_ESTRATTO DELLA PAGINA_.
────────────────────

La difficoltà dell’accertamento medico è dovuta soprattutto al fatto che quando queste persone ritornano in sé, spesso non ricordano cosa hanno fatto mentre si trovavano sotto il controllo dell’altra personalità. A volte l’identità primaria, così si chiama in termini scientifici, avverte solo alcuni vuoti di memoria. È come se avesse un sentore delle altre, ma niente più. E poi la trasformazione non è controllabile: può avvenire in qualsiasi momento.

Utile il diario quotidiano
Si rivela utile, in molti casi, tenere un diario quotidiano. Mettere nero su bianco emozioni e pensieri permette, a posteriori, di controllare se c’è stato, per esempio, un vuoto di memoria. Oppure consente di scoprire se la personalità che ha scritto una pagina del diario non è quella principale: oltre al mutare dei contenuti, si osserva di solito anche un cambiamento netto di grafia.

Le modalità di passaggio da una personalità all’altra variano. A volte tutto accade con rapidità e senza campanelli d’ allarme. Di solito però questa trasformazione è accompagnata da un malessere fisico: ansia, nausea, mal di testa, febbre, irritabilità. Alcuni riescono addirittura ad avvisare familiari e amici della metamorfosi in corso, con frasi tipo: “Sento che sta arrivando…”. In ogni caso, le invasioni di campo delle altre personalità durano da pochi minuti a qualche ora.

In origine traumi infantili
Sulle cause non ci sono molti dubbi: all’origine c’ è quasi sempre un trauma vissuto in età infantile. Che può essere un abuso sessuale, una violenza fisica, ma anche l’aver vissuto da testimone drammatiche esperienze come un incidente d’auto o il fallimento delle relazioni familiari. Eventi traumatici che vengono accantonati in un angolo del cervello.

Il ricordo, inaccettabile per la mente del bambino, anziché essere rimosso o rielaborato, è relegato in un’area della psiche separata dal resto. La dissociazione arriva come un meccanismo di difesa, che consente di andare avanti creando una barriera tra quello che si vuole conservare e ciò che è meglio escludere dalla coscienza. Non a caso la molla che fa scattare il cambiamento di personalità può essere una nuova esperienza traumatica o qualcosa che la ricordi, come un’emozione intensa, una lite o un film che racconta un evento simile a quello vissuto.

────────────────────

_VOCI FORNITE_.
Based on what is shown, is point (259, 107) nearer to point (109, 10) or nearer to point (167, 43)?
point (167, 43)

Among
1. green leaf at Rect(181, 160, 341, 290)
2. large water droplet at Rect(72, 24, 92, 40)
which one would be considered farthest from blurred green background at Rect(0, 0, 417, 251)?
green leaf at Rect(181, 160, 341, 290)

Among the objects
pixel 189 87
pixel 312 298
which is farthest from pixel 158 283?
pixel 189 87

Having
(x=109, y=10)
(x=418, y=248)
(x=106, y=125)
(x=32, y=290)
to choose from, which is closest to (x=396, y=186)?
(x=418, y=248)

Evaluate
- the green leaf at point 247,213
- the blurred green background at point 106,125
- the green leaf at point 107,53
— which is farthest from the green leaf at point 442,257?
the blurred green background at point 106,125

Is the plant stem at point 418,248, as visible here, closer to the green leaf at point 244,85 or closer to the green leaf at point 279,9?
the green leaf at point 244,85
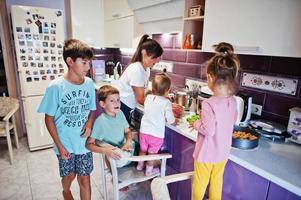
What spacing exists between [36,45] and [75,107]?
155 cm

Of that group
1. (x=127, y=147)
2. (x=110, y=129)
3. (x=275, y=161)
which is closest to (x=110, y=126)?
(x=110, y=129)

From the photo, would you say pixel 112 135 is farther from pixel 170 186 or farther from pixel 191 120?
pixel 170 186

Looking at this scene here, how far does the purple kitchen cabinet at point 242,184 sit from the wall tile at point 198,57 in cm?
101

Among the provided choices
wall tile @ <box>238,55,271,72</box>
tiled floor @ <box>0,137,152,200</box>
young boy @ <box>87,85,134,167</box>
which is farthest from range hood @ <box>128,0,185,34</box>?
tiled floor @ <box>0,137,152,200</box>

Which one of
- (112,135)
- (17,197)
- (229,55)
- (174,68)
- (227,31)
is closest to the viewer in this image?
(229,55)

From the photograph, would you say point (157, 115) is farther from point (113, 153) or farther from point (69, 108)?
point (69, 108)

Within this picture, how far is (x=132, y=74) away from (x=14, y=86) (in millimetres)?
2021

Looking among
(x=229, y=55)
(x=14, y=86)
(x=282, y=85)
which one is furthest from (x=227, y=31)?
(x=14, y=86)

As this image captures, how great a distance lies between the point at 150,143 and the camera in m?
1.47

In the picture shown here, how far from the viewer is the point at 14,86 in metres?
2.79

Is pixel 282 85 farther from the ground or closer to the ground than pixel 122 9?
closer to the ground

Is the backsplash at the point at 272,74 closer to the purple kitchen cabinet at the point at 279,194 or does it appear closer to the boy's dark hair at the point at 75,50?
the purple kitchen cabinet at the point at 279,194

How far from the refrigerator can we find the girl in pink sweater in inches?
84.8

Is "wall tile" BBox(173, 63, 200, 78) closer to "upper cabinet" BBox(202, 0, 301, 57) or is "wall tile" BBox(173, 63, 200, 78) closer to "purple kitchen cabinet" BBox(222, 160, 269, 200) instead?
"upper cabinet" BBox(202, 0, 301, 57)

────────────────────

_COMPLETA QUANTO SEGUE_.
A - Riduci a un elenco puntato il paragrafo dell'estratto che comincia con «Le modalità di passaggio», conservandone i fatti principali.
B - Prosegui l'estratto sulla dissociazione della personalità a partire dalla sua ultima frase.

_ELENCO DELLE RISPOSTE_.
A -
- Il passaggio da una personalità all'altra avviene in modi diversi.
- A volte è rapido e senza segnali d'allarme.
- Di solito è accompagnato da un malessere fisico: ansia, nausea, mal di testa, febbre, irritabilità.
- Alcuni riescono ad avvisare familiari e amici del cambiamento in corso, per esempio dicendo: "Sento che sta arrivando…".
- Le altre personalità restano attive da pochi minuti a qualche ora.

B -
L’aiuto della videocamera
Come si racconta nei thriller, uno strumento efficace per uscirne è la psicoterapia, specie quella ipnotica: consente di scoprire le diverse identità frammentate, e ricucirle in un’unica tela. Un processo lungo e per niente semplice. L’ipnosi funziona a patto che sia condotta da un esperto e che, prima di ricorrervi, si sia instaurato un solido rapporto di fiducia tra terapeuta e paziente. Altrimenti si corre il rischio di riproporre una relazione simile a quella di abuso e di far vivere due volte il dramma, con conseguenze anche gravi. In alcuni casi, quando le diverse personalità non si conoscono tra loro, si può ricorrere alla videocamera.

Il paziente, filmato mentre è preda di un’altra identità, verrà messo a conoscenza del suo lato ignoto, per avviare un processo di integrazione tra lui e lo straniero che abita nella sua psiche. Anche la videoterapia va usata dopo aver stabilito una relazione di fiducia. All’ipnosi si affianca spesso una psicoterapia di tipo cognitivo, che serve soprattutto per correggere le convinzioni sbagliate che possono essersi stratificate nella mente del malato, in particolare quelle che riguardano le relazioni con altre persone.

Infine i farmaci: qualche risultato si è ottenuto con gli antidepressivi, ma per contenere le frequenti tendenze autodistruttive piuttosto che per risolvere la patologia in atto.

Il caso di Annamaria Franzoni
Il buono e il cattivo, il timido e il temerario che convivono in modo così drammatico in alcuni dei personaggi di celluloide, il più delle volte sono solo la raffigurazione dei riflessi di una psiche circondata da specchi deformanti. La realtà ci mette di fronte a casi controversi come quello di Anna Maria Franzoni, condannata con sentenza definitiva a 16 anni per l’assassinio del figlio Samuele e dipinta dai periti dell’accusa come “una donna capace di provare dolore, ma incapace di descrivere l’accaduto perché lo ha rimosso”.

La realtà ha carne e sangue, meno contrasti stridenti e infinite variabili. La realtà non ha copioni da rispettare.